Given the lack of references to the opinion in public documents, the court also found that the FBI had not expressly adopted the OLC opinion.

"But the panel's determination conflates Sears' requirement of 'express' adoption with 'public' adoption: a document may be expressly adopted within an agency without that adoption having publicly observable traits," the EFF said Tuesday, citing the 1975 decision NLRB v. Sears, Roebuck & Co. "Indeed, FOIA's purpose of eliminating 'secret law' is ill-served by a rule, like the one articulated below, that permits agencies to circumvent the act's disclosure requirements, simply by avoiding public reference to a document - especially when that document governs agency conduct internally."

The EFF claimed that the Department of Justice interpreted the D.C. Circuit's January opinion to "authorize a near-categorical exemption from FOIA for OLC's formal opinions," and at least one federal judge has upheld this categorical approach.

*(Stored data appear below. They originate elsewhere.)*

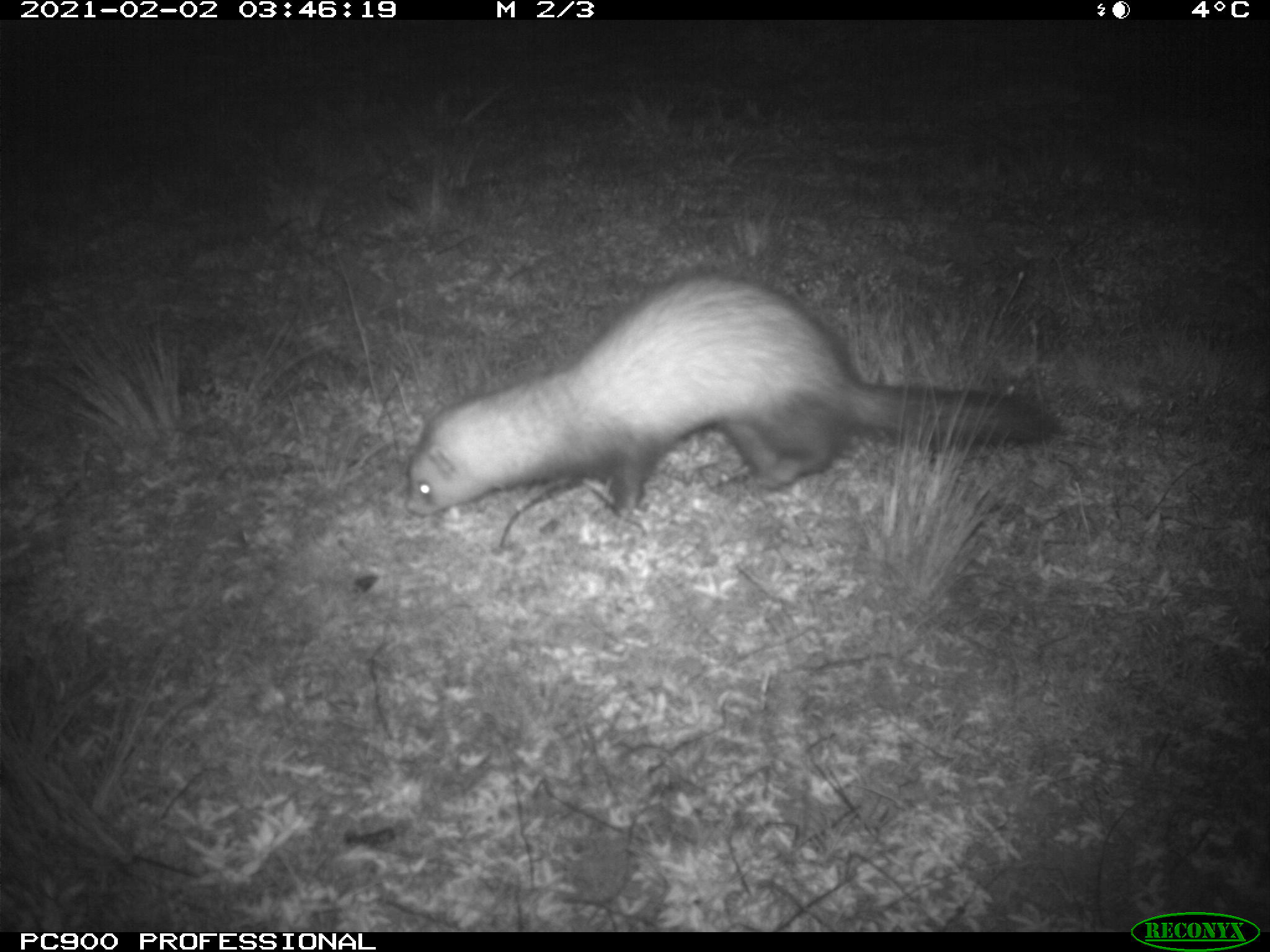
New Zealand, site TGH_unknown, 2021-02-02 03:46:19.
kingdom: Animalia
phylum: Chordata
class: Mammalia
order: Carnivora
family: Mustelidae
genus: Mustela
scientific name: Mustela furo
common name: ferret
Ferret (Mustela furo).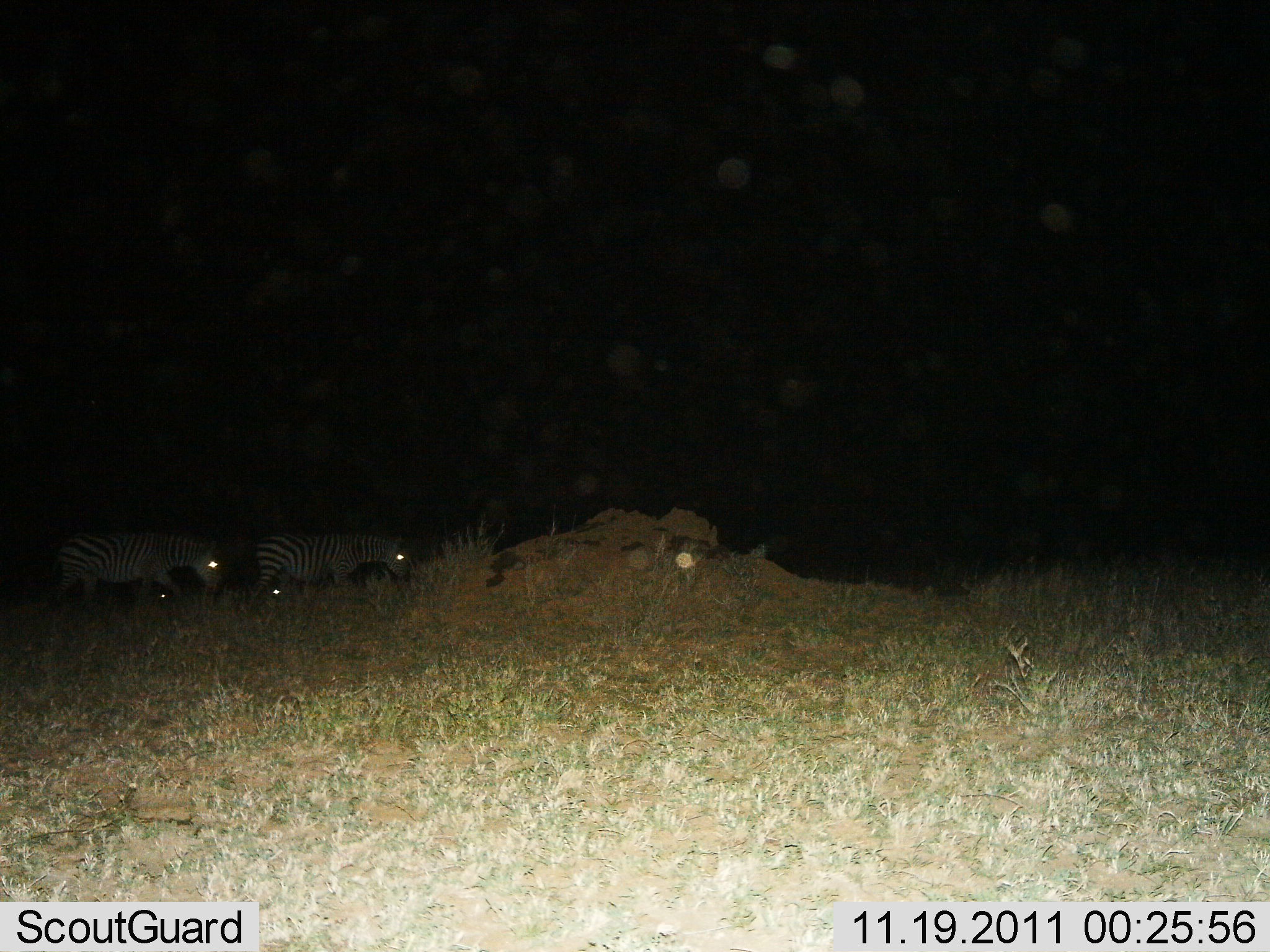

"Indeed, a recent district court decision adopted precisely such a sweeping approach: in a case involving ten OLC opinions authorizing various government surveillance programs, the court determined there was 'no principled way to distinguish the OLC opinion' at issue there from the Opinion at issue in this case," the EFF said.

The digital rights nonprofit urged the Supreme Court to hear its case, and give lower courts guidance on how to determine what constitutes deliberative-process privilege to protect the public right to know how the executive branch interprets its authority and limitations.

"As Senator Dianne Feinstein recently noted, access to OLC opinions 'isn't just idle curiosity. It's really to understand the direction and rules under which certain programs operate. ... These opinions are actually indispensible to effective oversight,'" the brief states. Feinstein made those remarks at a nomination hearing.

"OLC opinions have formed the legal basis for some incredibly controversial government actions," EFF Staff Attorney Mark Rumold said in a statement. "It can't be left to the executive branch's discretion to release these critically important opinions. We hope the Supreme Court will take the opportunity to clarify that this type of secret law has no place in a democratic society."